The following metrics are defined for evaluation of dialogue state tracking. A python script for computing these metrics will be released soon with additional details. The joint goal accuracy will be used as the primary metric for ranking submissions.

  1. Active intent accuracy - The fraction of user turns for which the active intent has been correctly predicted.
  2. Slot tagging F1 - The macro-averaged F1 score for tagging slot values for non-categorical slots. This metric is optional to report in the final paper if participants decide not to use slot tagging.
  3. Requested slots F1 - The macro-averaged F1 score for requested slots over the turns. For a turn, if there are no requested slots in both the ground truth and the prediction, that turn is skipped. The reported number is the average F1 score for all un-skipped user turns. This metric is optional to report in the final paper.
  4. Average goal accuracy - For each turn, participants must predict a single value for each slot present in the dialogue state. The slots which have a non-empty assignment in the ground truth dialogue state are only considered. This is the average accuracy of predicting the value of a slot correctly. A fuzzy matching based score is used for non-categorical slots. Note that we don't report per-slot metrics because of a large variety of slots in this dataset, and the set of slots present in the training, dev and test set are not identical.
  5. Joint goal accuracy - This is the average accuracy of predicting all slot assignments for a turn correctly. A fuzzy matching based score is used for non-categorical slots. This is the primary evaluation metric used for ranking submissions.
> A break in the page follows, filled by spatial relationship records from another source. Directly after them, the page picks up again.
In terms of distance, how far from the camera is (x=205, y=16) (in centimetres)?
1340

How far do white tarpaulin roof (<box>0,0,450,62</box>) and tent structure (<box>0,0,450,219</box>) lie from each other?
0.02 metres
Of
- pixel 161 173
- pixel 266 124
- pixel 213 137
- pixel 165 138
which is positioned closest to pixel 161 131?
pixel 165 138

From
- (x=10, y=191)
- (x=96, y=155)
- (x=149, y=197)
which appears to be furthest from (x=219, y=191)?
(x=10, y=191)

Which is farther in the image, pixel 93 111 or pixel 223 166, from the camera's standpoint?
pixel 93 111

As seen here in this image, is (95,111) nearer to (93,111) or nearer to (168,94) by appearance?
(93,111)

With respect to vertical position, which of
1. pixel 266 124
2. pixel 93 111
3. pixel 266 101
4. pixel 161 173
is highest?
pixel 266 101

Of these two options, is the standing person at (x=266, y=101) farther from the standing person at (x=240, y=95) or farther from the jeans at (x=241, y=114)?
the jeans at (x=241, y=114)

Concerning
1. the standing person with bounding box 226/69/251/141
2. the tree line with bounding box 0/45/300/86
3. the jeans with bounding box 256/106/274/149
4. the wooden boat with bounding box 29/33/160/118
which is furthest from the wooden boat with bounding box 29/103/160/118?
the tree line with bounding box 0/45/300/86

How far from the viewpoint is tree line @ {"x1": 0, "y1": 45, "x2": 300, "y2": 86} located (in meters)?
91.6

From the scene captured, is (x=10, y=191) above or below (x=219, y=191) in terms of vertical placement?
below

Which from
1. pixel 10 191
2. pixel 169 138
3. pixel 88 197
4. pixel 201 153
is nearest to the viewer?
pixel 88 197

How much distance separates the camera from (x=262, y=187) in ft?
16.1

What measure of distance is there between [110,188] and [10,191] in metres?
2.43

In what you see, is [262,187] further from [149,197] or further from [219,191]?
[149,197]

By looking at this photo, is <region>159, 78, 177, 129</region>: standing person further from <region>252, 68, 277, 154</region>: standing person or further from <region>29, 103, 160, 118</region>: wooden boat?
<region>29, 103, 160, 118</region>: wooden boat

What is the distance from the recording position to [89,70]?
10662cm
More details to follow with the evaluation script.

Rules

  • Participation is welcome from any team (academic, corporate, government etc.).
  • The identity of participants will not be made public by the organizers. It may be orally announced at the workshop chosen for communicating results. The participants may choose to identify their own team in the paper.
  • Participants are allowed to use any external datasets, resources or pre-trained models.
  • The developed systems should be feasible to use in live systems in terms of runtime.
  • Manual inspection of test set is not permitted. This is enforced on an honorary basis.
  • Participants may report results on either or both of the single domain and multi domain datasets.

Acknowledgements

We thank Amir Fayazi, Maria Wang, Ulrich Rueckert and Jindong Chen for their valuable suggestions and support in the formulation of this track and collection of this dataset.